---------- Excerpt provided

There
are concerts that are merely concerts and there
are concerts that are events: this was an event.
What made it so was the charismatic and mesmeric
direction and playing of Joanna MacGregor. Throughout
the evening she inspired extraordinary music-making
of the highest calibre, that was both imaginative
and inspired.
The concert opened with
Igor Stravinsky’s Dumbarton Oaks (1938)
- played without a conductor by the versatile
fifteen-strong Britten Sinfonia. The playing
was refreshingly jazzy in its inflection,
with the players sounding closer to a dance
band, producing sharp, jagged and angular
sounds, the lively, perfectly balanced and
integrated rhythms a clear signal of the treats
to come.
Louis ‘Moondog’ Hardin
(1916-1999) was a wide-ranging musician whose
works combined jazz, classical and poetry
and he composed over eighty symphonies. Blinded
at the age of 16 in an accident, the composer
lived in poverty on the streets for thirty
years in New York City and eventually settled
in Germany.
This concert consisted
of a compilation of twelve short pieces arranged
by MacGregor, who unified these fragments
into a coherent symphonic whole. She said
of Moondog’s music that it has all the "strict
discipline and purity of Bach’s Fugues."
While the musical content was ostensibly conservative,
the performances themselves were electrifying
and intense. The first number, Single Foot
(c. 1990s), originally written for two organs
and percussion, sounded like a fox trot (and
actually represented for Moondog hoofbeats
of a horse with a single foot gait!) Here
the Britten Sinfonia and jazz musicians sounded
very stylish and played with a syncopated
swagger.
Most haunting was Invocation
(1988) for Indian flute, throbbing electric
guitar and drum taps. Another intriguing piece
was Reedroy (1985) which had a Charleston
1920’s swing to it, with Sheppard playing
solo on soprano saxophone with an elegant,
plangent grace. The closing number, Heath
on the Heather (1955) was played with
great verve and spontaneity with both orchestra
and jazz musicians perfectly integrated, yet
the actual music itself remained trite and
tedious with a single banal theme continually
repeated to the point of becoming merely boring.
The performance seemed to illustrate perfectly
Andre Previn’s dictum: "The basic
difference between classical music and jazz
is that in the former the music is always
greater than its performance - whereas the
way jazz is performed is always more important
than what is being played".

--------------------
---------- Data listing

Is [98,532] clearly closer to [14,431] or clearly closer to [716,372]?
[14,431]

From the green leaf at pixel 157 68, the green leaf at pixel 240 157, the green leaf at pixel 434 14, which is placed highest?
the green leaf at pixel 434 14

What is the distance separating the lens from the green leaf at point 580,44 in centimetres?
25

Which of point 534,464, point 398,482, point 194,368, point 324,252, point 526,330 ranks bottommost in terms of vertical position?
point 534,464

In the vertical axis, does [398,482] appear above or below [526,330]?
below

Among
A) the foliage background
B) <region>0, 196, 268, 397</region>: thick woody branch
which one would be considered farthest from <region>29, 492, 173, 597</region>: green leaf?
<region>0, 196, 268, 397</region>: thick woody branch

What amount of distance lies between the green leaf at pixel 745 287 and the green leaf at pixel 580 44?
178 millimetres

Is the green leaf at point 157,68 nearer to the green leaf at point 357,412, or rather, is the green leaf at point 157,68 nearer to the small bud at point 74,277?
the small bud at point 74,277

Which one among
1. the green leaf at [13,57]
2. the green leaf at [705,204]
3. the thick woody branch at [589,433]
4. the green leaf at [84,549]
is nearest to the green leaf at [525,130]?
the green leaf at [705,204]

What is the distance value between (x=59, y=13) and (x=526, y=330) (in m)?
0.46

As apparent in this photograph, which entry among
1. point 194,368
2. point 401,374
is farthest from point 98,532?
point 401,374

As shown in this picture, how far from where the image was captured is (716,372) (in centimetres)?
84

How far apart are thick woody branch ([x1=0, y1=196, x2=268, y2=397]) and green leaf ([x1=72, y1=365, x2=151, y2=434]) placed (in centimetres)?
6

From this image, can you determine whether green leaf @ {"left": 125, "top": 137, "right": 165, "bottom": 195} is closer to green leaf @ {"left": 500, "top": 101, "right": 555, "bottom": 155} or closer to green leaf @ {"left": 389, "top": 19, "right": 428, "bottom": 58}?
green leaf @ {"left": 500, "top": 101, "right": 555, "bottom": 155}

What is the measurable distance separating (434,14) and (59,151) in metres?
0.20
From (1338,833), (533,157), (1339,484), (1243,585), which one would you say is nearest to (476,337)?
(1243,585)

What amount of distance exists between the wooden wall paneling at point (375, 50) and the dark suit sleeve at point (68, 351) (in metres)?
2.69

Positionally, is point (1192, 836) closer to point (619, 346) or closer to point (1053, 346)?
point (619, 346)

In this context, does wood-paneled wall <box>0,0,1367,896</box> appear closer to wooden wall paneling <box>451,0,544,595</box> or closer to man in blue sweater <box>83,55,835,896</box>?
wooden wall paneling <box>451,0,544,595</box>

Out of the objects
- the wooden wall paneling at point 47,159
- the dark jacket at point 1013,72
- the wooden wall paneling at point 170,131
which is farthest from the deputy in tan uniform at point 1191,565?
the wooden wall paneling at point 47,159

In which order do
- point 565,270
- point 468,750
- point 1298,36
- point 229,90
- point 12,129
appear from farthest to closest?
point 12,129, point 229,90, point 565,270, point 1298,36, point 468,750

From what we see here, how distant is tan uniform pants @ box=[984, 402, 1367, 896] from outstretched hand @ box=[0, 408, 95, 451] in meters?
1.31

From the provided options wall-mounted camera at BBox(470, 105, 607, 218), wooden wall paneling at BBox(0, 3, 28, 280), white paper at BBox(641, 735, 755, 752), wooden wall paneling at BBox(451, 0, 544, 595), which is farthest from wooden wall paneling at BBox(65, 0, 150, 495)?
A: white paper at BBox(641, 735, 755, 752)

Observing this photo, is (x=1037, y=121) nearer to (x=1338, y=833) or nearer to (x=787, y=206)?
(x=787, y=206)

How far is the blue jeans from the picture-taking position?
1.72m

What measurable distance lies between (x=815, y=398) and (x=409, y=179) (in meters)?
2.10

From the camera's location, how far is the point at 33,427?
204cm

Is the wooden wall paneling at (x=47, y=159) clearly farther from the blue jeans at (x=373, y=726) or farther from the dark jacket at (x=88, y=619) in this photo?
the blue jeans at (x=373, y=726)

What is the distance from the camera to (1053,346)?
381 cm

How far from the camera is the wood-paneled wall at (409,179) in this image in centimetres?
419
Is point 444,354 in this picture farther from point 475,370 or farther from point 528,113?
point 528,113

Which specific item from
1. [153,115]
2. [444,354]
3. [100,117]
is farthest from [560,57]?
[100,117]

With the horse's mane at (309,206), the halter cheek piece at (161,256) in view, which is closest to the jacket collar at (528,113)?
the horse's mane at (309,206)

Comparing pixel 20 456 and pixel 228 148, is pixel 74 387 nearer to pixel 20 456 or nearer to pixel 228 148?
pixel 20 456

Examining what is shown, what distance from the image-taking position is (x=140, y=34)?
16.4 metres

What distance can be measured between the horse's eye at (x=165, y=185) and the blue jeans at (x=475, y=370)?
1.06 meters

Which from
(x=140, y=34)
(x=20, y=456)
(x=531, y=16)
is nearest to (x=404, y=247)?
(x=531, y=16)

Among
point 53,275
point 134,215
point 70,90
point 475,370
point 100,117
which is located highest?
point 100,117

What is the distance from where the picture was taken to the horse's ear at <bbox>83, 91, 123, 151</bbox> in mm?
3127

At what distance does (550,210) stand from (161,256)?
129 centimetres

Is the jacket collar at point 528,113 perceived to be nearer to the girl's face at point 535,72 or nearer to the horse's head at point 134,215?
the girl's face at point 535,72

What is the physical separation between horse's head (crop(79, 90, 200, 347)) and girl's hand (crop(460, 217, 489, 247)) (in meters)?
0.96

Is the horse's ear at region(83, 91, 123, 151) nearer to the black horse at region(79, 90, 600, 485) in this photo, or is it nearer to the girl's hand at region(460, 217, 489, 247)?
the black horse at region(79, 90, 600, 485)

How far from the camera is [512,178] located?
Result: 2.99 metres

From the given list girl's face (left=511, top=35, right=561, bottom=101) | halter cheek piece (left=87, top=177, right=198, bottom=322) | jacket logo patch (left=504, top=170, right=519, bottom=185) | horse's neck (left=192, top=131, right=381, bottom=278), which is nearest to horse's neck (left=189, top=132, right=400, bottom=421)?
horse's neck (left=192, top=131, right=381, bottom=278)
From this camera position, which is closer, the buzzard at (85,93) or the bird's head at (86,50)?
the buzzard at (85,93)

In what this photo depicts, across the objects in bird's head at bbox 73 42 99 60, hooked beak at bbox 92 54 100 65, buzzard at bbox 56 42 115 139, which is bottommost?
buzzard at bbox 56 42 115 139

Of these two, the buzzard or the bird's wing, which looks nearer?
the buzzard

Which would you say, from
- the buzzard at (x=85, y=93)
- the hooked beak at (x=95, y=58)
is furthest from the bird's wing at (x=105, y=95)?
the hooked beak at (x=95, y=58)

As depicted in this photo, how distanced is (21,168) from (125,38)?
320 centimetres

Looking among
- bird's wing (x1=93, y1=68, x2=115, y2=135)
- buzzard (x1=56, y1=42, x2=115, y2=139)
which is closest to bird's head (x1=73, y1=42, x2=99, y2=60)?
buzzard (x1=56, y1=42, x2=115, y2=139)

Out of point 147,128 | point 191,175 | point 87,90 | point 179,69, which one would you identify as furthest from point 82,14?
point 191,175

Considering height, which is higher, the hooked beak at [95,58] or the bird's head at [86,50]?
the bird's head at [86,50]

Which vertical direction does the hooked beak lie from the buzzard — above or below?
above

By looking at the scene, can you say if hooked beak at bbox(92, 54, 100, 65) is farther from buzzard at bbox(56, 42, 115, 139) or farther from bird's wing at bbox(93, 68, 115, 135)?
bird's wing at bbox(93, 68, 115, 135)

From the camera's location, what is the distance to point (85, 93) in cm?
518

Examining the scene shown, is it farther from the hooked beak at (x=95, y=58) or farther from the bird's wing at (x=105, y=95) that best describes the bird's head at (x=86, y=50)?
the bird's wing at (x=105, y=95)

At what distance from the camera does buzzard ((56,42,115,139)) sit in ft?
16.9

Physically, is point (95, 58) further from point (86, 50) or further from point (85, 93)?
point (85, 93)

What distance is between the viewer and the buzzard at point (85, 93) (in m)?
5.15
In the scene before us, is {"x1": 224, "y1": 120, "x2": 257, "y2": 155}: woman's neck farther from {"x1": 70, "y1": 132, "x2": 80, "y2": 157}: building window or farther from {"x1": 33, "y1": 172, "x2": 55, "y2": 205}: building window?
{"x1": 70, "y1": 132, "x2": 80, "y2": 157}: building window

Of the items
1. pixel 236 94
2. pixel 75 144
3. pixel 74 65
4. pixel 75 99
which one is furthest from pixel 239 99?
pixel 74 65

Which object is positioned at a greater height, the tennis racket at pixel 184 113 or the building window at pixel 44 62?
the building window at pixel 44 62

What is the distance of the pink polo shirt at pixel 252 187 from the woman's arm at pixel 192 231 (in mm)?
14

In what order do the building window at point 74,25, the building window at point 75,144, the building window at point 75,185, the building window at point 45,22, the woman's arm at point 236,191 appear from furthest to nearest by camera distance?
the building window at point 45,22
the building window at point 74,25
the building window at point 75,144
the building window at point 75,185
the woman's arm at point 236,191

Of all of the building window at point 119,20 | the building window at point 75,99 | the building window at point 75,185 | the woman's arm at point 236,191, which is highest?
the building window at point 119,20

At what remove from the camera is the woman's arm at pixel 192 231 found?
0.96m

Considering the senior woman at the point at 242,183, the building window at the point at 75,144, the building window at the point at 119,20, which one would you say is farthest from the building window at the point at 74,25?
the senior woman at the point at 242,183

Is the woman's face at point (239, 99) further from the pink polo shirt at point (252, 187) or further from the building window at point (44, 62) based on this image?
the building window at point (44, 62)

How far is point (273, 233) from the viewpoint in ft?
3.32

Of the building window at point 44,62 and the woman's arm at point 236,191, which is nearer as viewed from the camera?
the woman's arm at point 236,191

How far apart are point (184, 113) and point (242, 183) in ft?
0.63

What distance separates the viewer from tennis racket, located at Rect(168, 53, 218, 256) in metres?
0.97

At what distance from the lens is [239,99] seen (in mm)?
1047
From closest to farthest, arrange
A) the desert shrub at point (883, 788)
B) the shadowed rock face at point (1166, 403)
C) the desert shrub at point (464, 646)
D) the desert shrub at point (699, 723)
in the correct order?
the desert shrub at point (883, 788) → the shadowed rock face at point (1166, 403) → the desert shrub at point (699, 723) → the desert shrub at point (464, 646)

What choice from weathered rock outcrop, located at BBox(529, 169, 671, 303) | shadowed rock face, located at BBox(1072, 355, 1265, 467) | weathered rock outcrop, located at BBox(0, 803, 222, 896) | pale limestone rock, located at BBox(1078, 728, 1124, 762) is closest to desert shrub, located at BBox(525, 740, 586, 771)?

--------------------

**Short exercise:**
From the concert review, list every musical work that is named by title together with a year or date, and give each work's date as the review states it.

**Full output:**
- Dumbarton Oaks (1938)
- Single Foot (c. 1990s)
- Invocation (1988)
- Reedroy (1985)
- Heath on the Heather (1955)